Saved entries
..........

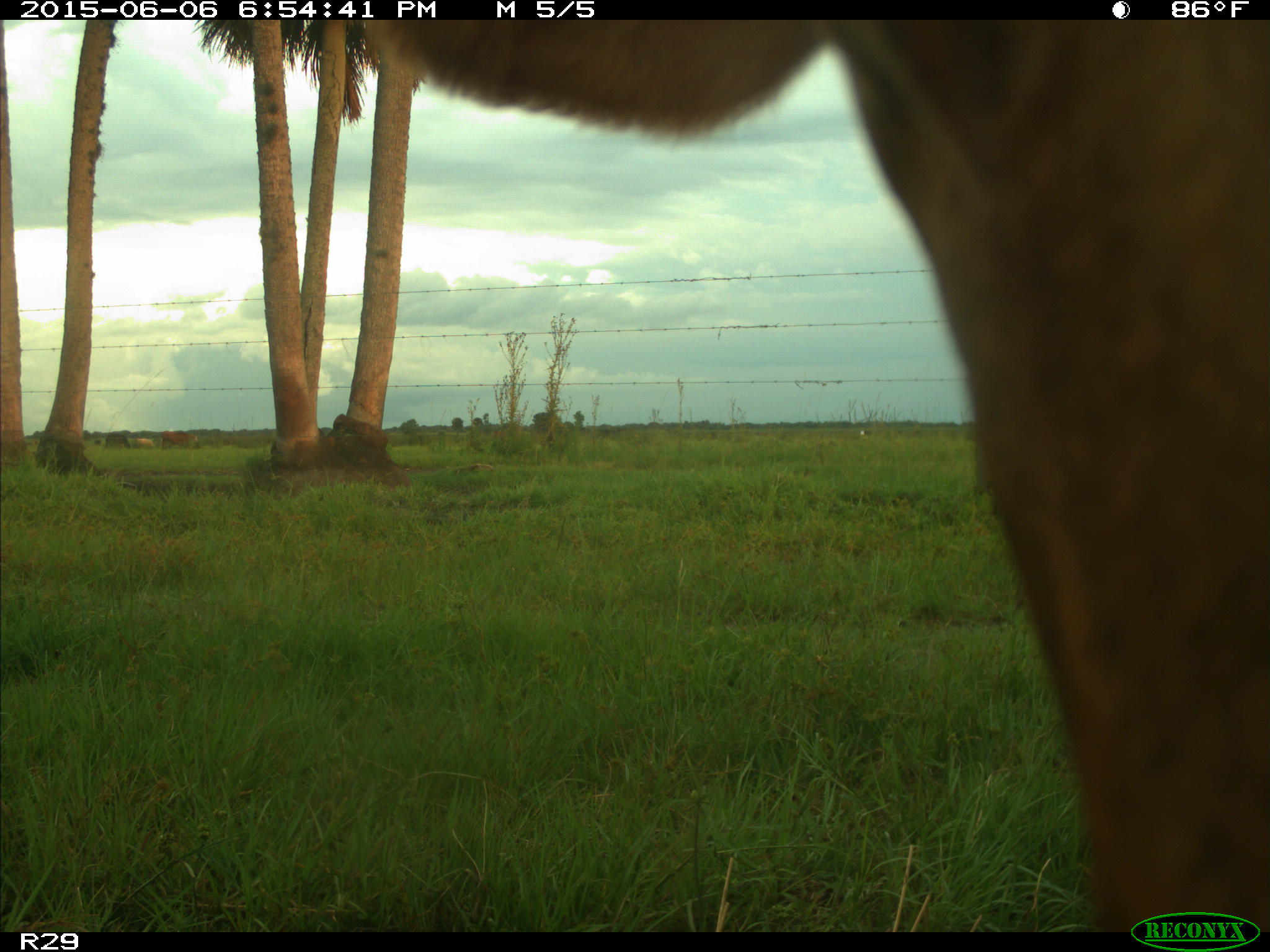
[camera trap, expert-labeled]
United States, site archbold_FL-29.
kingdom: Animalia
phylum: Chordata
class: Mammalia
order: Artiodactyla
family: Bovidae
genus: Bos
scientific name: Bos taurus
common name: domestic cow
Bos taurus (domestic cow).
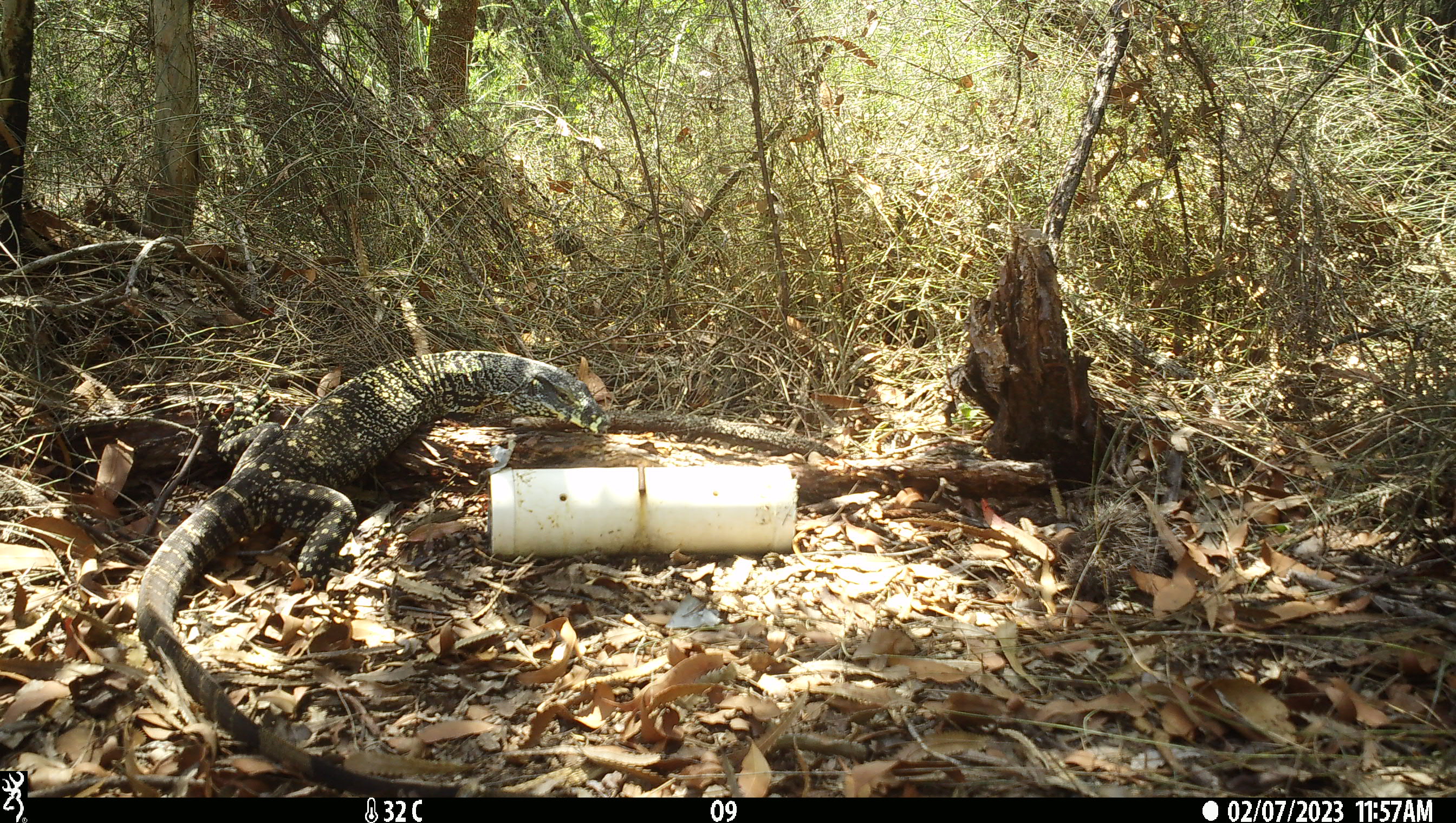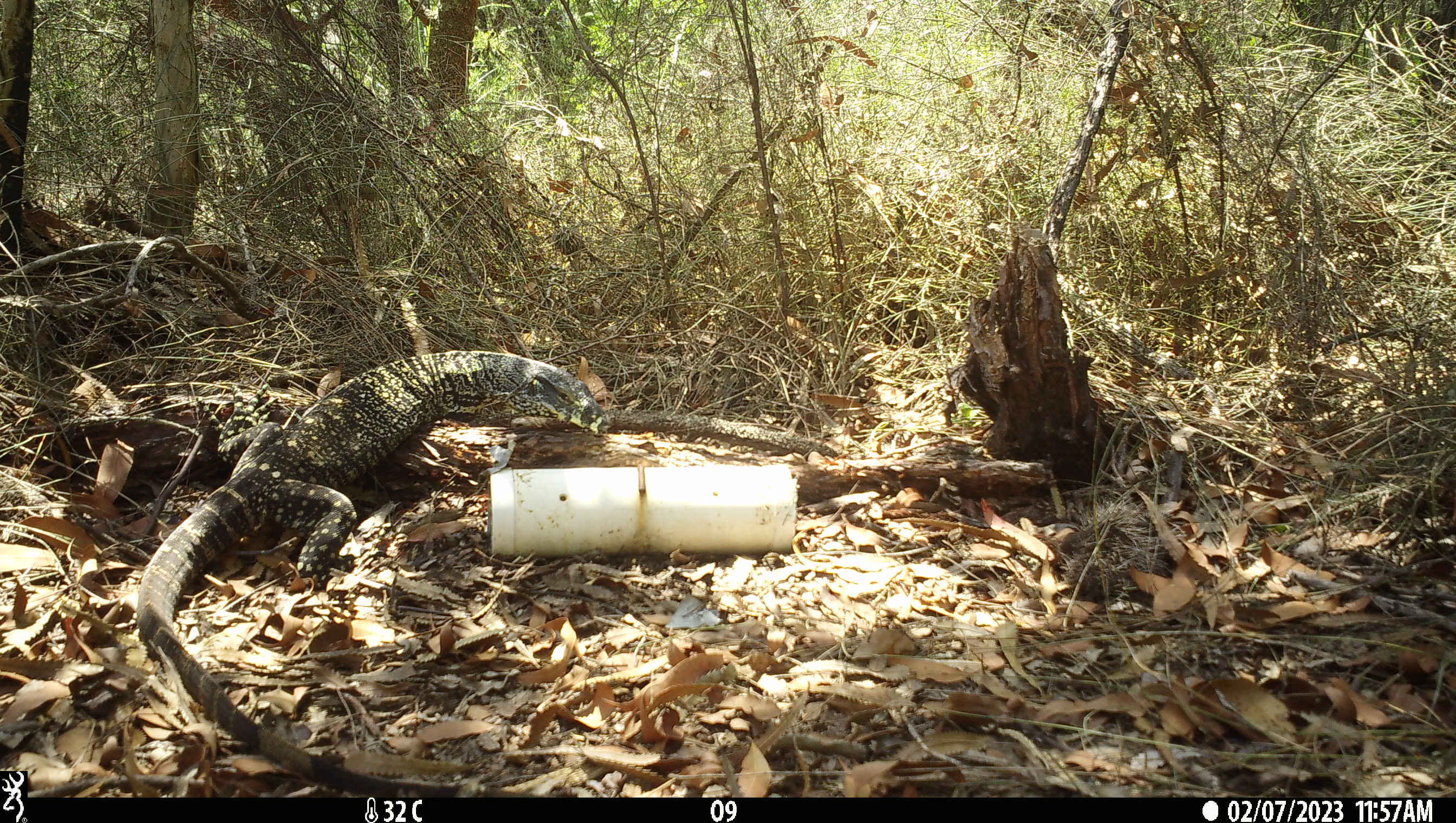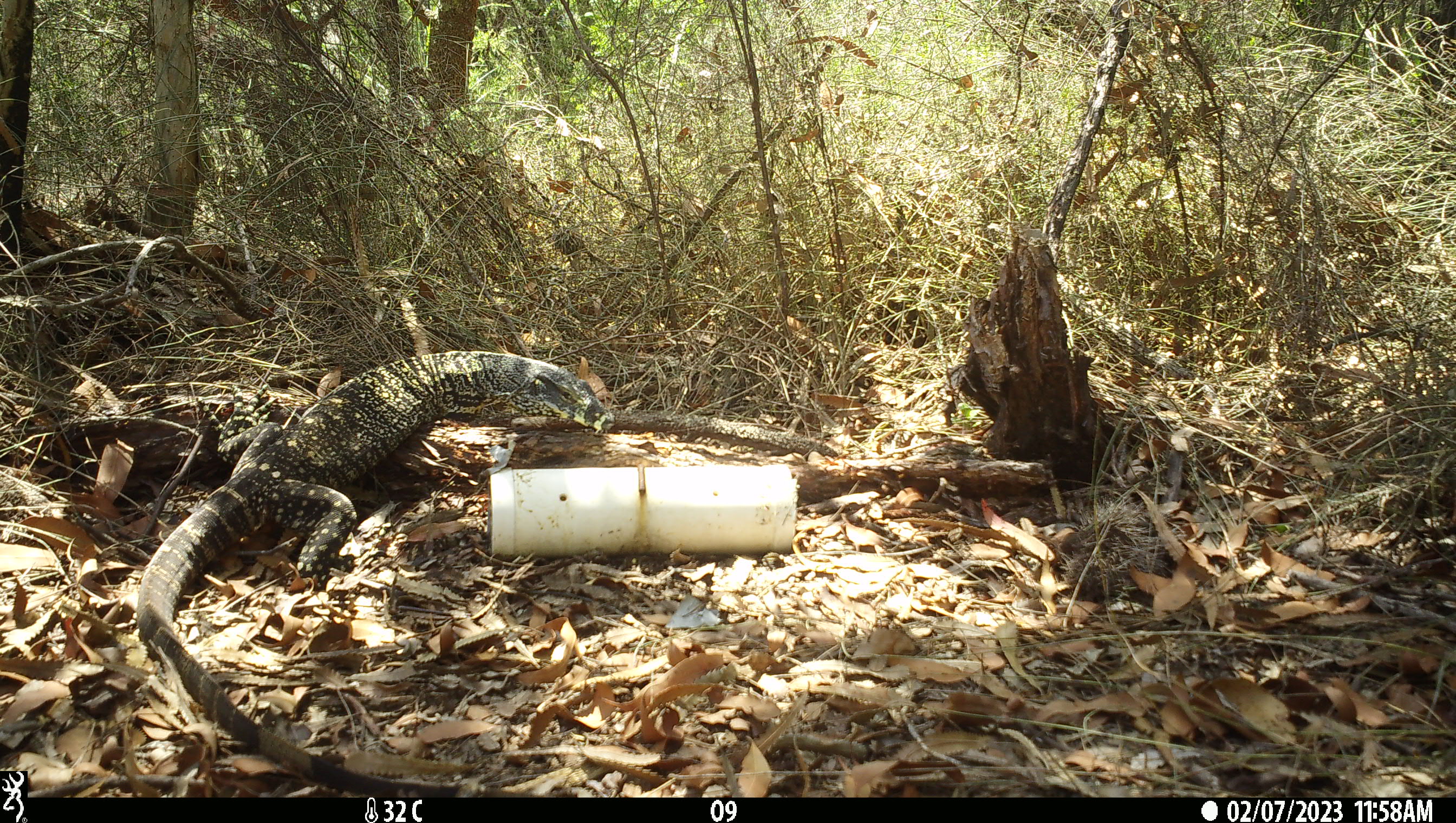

..........

* **What you will do**
In the copy, every entry must appear exactly as written, and no picture may appear.

* **Solution to this problem**
[camera trap, expert-labeled]
United States, site archbold_FL-29.
kingdom: Animalia
phylum: Chordata
class: Mammalia
order: Artiodactyla
family: Bovidae
genus: Bos
scientific name: Bos taurus
common name: domestic cow
Bos taurus (domestic cow).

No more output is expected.